Data Aggregation with Pandas GroupBy
Pandas is a powerful Python library for data analysis and manipulation. A core feature is the groupby()
method, which allows you to split a DataFrame into groups based on the values of one or more columns. This is often followed by applying an aggregation function to calculate summary statistics for each group. This tutorial will cover how to use groupby()
with aggregation functions, such as sum()
, to gain insights from your data.
Understanding the Basics
The groupby()
method takes one or more column names as arguments. It then creates groups of rows where the values in the specified columns are the same. After grouping, you can apply functions to each group to perform calculations, transform data, or filter results.
Example Dataset
Let’s consider a sample DataFrame representing fruit sales data:
import pandas as pd
data = {'Fruit': ['Apples', 'Apples', 'Apples', 'Apples', 'Oranges', 'Oranges', 'Oranges', 'Oranges', 'Grapes', 'Grapes', 'Grapes', 'Grapes', 'Grapes'],
'Date': ['10/6/2016', '10/6/2016', '10/6/2016', '10/7/2016', '10/7/2016', '10/6/2016', '10/6/2016', '10/7/2016', '10/7/2016', '10/7/2016', '10/7/2016', '10/7/2016', '10/7/2016'],
'Name': ['Bob', 'Bob', 'Mike', 'Steve', 'Bob', 'Tom', 'Mike', 'Bob', 'Bob', 'Tom', 'Bob', 'Bob', 'Tony'],
'Number': [7, 8, 9, 10, 2, 15, 57, 65, 1, 87, 22, 12, 15]}
df = pd.DataFrame(data)
print(df)
This DataFrame contains information about the type of fruit sold (Fruit
), the date of the sale (Date
), the name of the seller (Name
), and the number of fruits sold (Number
).
Grouping and Aggregating
Let’s say we want to calculate the total number of each fruit sold by each seller.
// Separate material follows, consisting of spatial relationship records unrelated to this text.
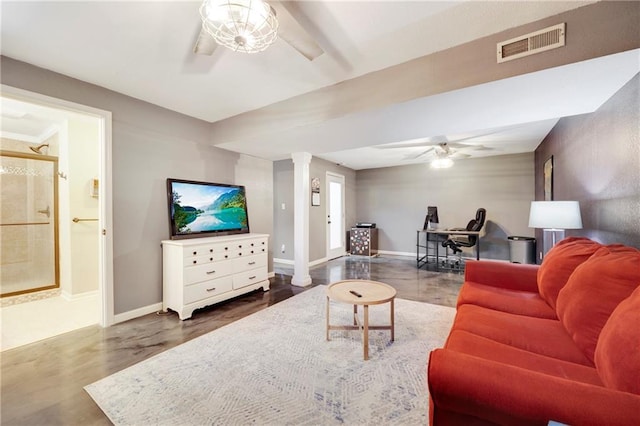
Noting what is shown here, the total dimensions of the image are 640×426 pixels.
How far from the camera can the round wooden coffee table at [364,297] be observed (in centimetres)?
201

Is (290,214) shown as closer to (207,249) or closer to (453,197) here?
(207,249)

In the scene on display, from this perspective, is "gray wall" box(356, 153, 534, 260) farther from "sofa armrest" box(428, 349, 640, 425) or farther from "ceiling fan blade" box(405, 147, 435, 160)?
"sofa armrest" box(428, 349, 640, 425)

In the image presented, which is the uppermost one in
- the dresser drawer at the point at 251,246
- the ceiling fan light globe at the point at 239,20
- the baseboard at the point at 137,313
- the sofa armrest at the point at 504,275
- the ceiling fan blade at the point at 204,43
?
the ceiling fan blade at the point at 204,43

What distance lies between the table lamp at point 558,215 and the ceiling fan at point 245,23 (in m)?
2.47

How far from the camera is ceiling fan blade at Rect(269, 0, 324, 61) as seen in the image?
4.41ft

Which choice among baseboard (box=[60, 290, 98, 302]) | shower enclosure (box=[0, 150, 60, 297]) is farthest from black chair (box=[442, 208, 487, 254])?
shower enclosure (box=[0, 150, 60, 297])

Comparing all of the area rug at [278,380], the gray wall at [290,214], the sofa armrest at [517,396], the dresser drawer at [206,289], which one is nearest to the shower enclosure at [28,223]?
the dresser drawer at [206,289]

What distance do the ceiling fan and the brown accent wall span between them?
85.6 inches

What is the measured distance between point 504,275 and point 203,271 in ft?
10.0

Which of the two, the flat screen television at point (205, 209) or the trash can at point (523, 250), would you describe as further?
the trash can at point (523, 250)

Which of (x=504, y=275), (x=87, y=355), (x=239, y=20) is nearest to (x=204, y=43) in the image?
(x=239, y=20)

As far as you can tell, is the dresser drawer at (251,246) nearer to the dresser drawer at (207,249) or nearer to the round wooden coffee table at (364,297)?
the dresser drawer at (207,249)

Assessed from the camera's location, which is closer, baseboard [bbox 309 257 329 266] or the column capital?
the column capital

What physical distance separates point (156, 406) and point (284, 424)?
791 millimetres
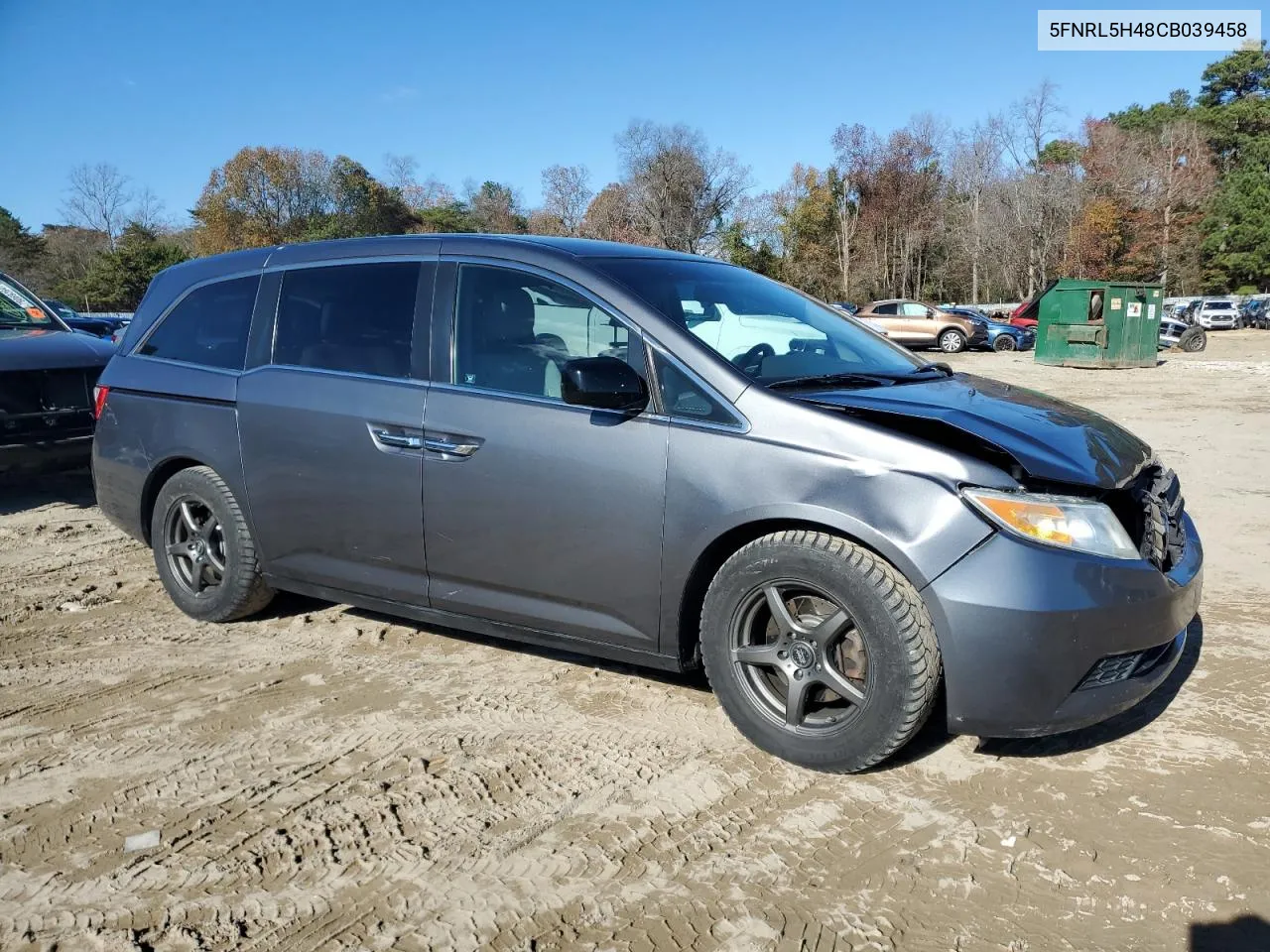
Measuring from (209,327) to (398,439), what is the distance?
1.54 metres

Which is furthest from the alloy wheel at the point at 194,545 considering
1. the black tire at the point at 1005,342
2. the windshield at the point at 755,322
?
the black tire at the point at 1005,342

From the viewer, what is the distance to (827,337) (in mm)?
3986

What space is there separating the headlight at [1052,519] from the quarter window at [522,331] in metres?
1.35

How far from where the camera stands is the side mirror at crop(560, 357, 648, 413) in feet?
10.5

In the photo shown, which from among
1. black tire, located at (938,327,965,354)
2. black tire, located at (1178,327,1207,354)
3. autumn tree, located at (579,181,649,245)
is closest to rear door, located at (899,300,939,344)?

We can achieve this using groupby()
and sum()
.
grouped_df = df.groupby(['Fruit', 'Name'])['Number'].sum()
print(grouped_df)
This code first groups the DataFrame by the ‘Fruit’ and ‘Name’ columns. Then, it selects the ‘Number’ column and applies the sum()
function to calculate the sum of the ‘Number’ column for each group. The result is a Series with a multi-level index (Fruit and Name).
You can also reset the index to convert the grouped result back into a DataFrame with ‘Fruit’ and ‘Name’ as regular columns:
reset_df = df.groupby(['Fruit', 'Name'])['Number'].sum().reset_index()
print(reset_df)
Using agg()
for Multiple Aggregations
The agg()
function provides more flexibility. It allows you to apply multiple aggregation functions at once.
grouped_agg = df.groupby(['Fruit', 'Name']).agg({'Number': ['sum', 'mean', 'max']})
print(grouped_agg)
This code groups the data by ‘Fruit’ and ‘Name’ and then applies the sum()
, mean()
, and max()
functions to the ‘Number’ column. The result is a DataFrame with a multi-level column index (Number -> sum, mean, max).
Alternative Aggregation Syntax
You can also provide a dictionary that maps column names to the aggregation functions. This is useful when you want to perform different aggregations on different columns.
grouped_agg = df.groupby(['Fruit', 'Name']).agg({'Number': 'sum'})
print(grouped_agg)
This will produce the same result as df.groupby(['Fruit', 'Name'])['Number'].sum()
.
Further Exploration
Pandas groupby()
is a versatile tool for data analysis. Explore other aggregation functions like count()
, min()
, std()
, and more. Experiment with different grouping columns and aggregation techniques to unlock valuable insights from your data.